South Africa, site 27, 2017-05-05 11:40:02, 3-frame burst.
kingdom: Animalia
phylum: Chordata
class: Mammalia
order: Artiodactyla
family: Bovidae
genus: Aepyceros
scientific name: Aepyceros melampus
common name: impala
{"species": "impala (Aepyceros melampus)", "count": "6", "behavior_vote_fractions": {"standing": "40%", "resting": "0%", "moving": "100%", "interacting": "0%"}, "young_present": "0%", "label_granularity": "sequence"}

...

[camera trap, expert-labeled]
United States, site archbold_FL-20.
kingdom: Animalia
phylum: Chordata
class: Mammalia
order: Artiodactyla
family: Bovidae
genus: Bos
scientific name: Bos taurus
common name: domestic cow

---

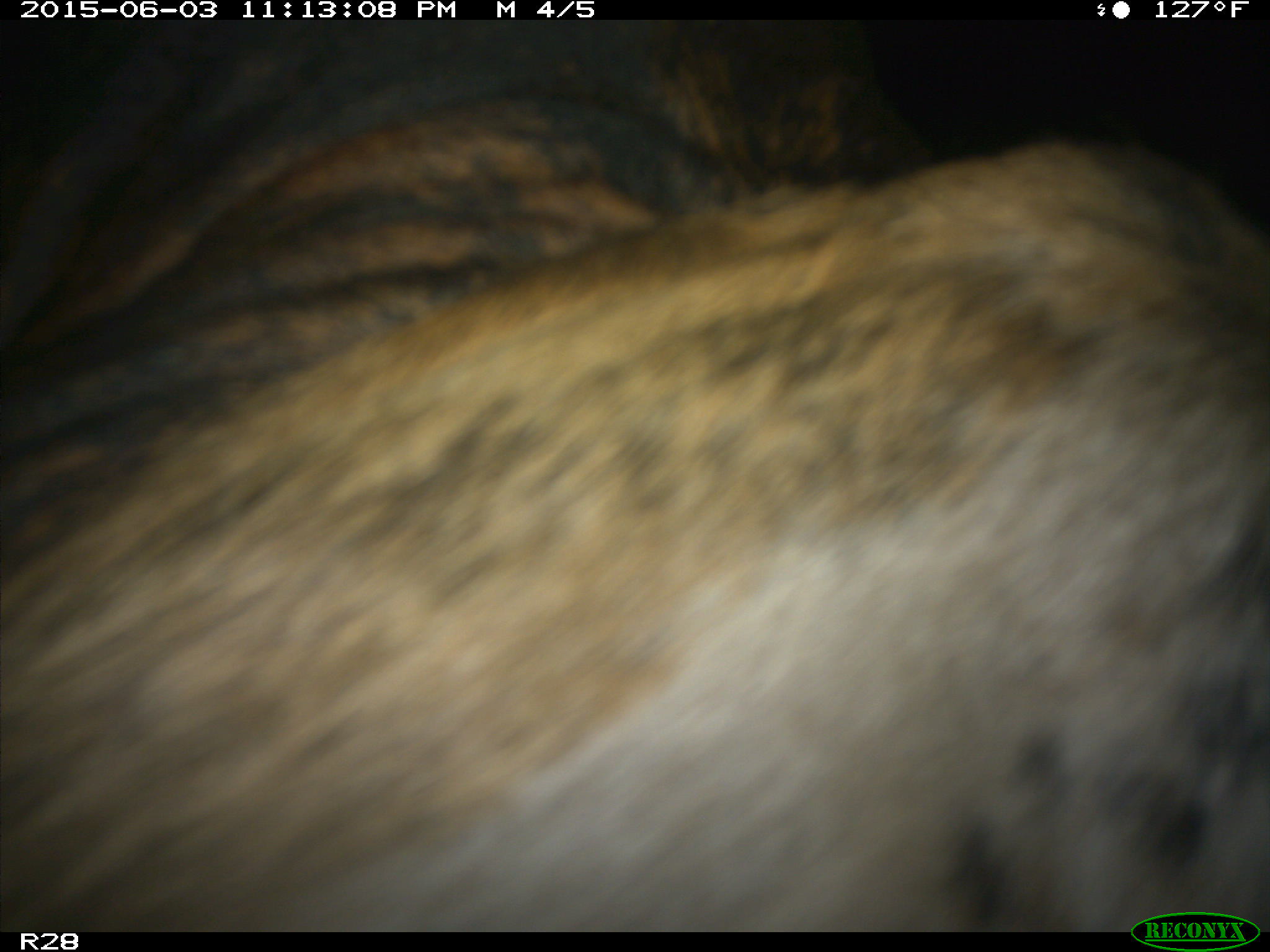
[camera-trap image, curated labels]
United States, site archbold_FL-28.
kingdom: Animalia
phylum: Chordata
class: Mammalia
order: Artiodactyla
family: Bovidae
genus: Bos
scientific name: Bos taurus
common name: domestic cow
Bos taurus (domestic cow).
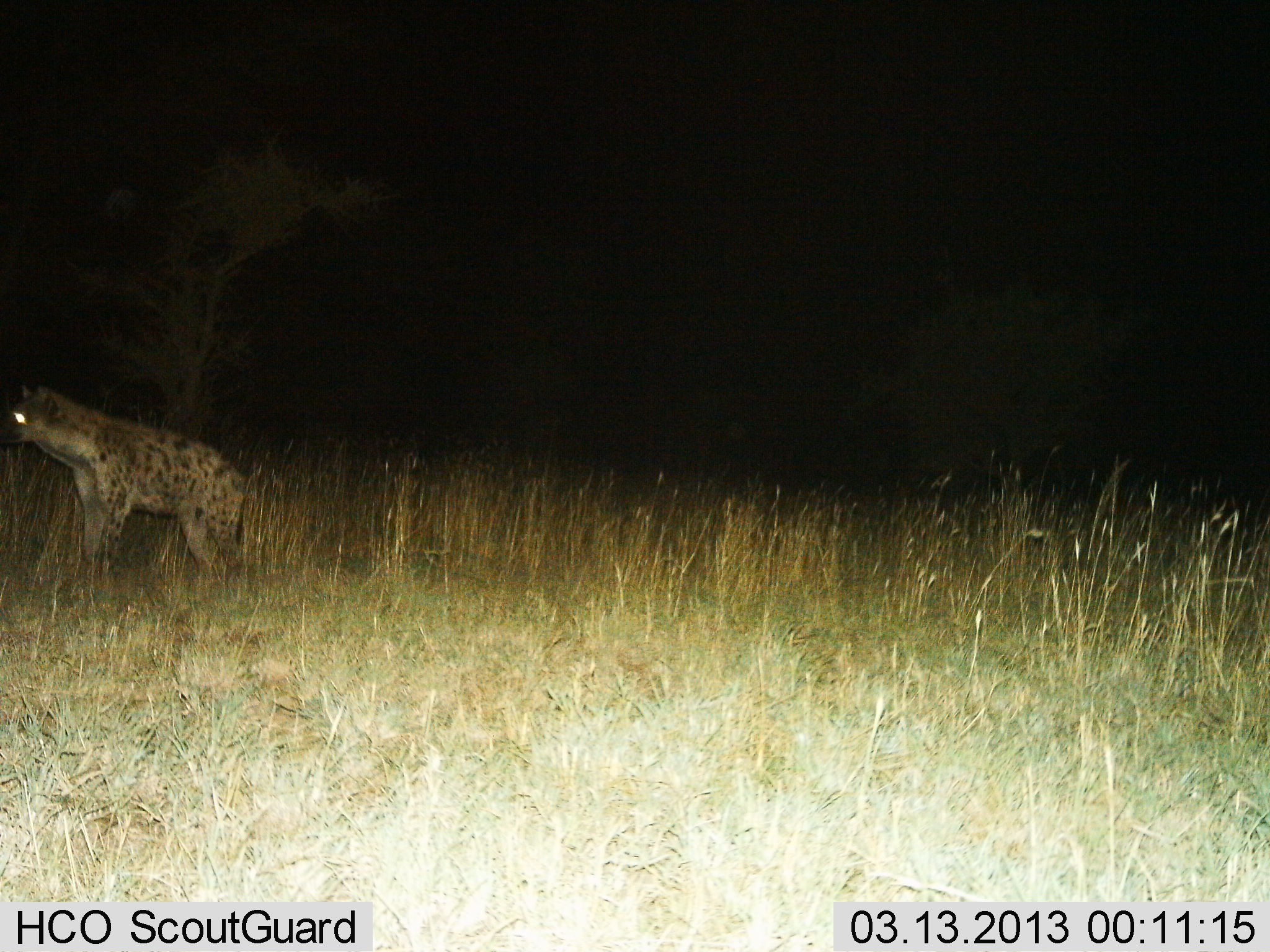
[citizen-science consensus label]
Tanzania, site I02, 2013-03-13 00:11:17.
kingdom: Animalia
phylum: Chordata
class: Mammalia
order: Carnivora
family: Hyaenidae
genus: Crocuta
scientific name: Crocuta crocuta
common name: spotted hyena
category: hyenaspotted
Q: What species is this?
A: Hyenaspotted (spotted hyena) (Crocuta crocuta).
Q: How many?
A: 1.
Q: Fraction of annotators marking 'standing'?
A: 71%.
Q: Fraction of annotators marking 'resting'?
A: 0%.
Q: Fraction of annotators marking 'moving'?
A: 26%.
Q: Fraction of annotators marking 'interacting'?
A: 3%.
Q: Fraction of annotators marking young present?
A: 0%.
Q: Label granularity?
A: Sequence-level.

### EXERCISE
Scan the listing above for the line that has "Q: Fraction of annotators marking 'resting'?", then copy exactly from that line through the line that has "A: Sequence-level.".

### RESPONSE
Q: Fraction of annotators marking 'resting'?
A: 0%.
Q: Fraction of annotators marking 'moving'?
A: 26%.
Q: Fraction of annotators marking 'interacting'?
A: 3%.
Q: Fraction of annotators marking young present?
A: 0%.
Q: Label granularity?
A: Sequence-level.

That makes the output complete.